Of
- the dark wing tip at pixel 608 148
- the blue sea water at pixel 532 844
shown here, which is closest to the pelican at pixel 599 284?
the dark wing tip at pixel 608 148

● ● ● ●

:: Task goal ::
Retype every entry word for word.

:: Exercise answer ::
Of
- the dark wing tip at pixel 608 148
- the blue sea water at pixel 532 844
shown here, which is closest to the pelican at pixel 599 284?
the dark wing tip at pixel 608 148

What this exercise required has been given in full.